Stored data
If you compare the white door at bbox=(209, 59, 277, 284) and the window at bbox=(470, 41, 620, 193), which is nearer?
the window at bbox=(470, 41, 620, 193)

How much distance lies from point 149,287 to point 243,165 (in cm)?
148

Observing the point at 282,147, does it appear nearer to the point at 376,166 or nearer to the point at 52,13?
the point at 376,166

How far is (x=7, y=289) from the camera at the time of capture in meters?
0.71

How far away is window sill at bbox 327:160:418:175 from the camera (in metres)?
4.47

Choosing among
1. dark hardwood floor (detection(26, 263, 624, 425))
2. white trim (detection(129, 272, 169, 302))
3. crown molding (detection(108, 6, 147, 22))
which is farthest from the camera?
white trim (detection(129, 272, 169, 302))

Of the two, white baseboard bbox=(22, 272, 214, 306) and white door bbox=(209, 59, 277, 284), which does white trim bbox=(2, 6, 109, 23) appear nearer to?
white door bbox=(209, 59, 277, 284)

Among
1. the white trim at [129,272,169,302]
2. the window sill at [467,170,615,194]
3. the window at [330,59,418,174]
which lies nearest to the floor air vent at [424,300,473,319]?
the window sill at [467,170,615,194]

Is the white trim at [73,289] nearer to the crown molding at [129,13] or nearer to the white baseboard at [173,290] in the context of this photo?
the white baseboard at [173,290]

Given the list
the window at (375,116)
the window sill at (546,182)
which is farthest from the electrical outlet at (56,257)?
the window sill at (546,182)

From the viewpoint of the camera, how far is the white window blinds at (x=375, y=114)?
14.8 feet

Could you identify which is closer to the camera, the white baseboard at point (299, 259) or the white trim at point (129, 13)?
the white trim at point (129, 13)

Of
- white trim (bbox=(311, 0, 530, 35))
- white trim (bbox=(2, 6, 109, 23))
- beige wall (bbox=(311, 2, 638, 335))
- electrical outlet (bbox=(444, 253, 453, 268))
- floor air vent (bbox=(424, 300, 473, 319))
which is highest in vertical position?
...
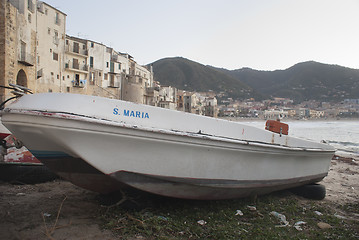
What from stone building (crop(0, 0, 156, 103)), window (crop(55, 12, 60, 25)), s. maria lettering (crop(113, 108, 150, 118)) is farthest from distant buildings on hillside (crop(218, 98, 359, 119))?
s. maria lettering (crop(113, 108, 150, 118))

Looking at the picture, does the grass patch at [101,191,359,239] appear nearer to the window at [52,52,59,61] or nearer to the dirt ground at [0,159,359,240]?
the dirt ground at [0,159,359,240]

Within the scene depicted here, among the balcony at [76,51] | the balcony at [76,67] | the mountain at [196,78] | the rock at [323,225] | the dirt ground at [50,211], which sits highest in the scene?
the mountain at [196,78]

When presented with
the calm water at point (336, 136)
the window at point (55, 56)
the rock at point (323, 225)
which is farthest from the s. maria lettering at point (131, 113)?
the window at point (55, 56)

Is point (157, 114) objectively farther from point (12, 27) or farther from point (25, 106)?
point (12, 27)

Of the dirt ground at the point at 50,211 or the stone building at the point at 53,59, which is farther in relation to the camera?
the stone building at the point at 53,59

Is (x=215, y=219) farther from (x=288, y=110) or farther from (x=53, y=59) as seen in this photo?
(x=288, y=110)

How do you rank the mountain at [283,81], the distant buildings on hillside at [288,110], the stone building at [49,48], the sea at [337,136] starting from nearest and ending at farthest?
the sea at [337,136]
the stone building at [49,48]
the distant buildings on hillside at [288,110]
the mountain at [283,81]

Request
How many lines of the listing above contain the string "door"? Reply with the number alone.

Solution to the problem
3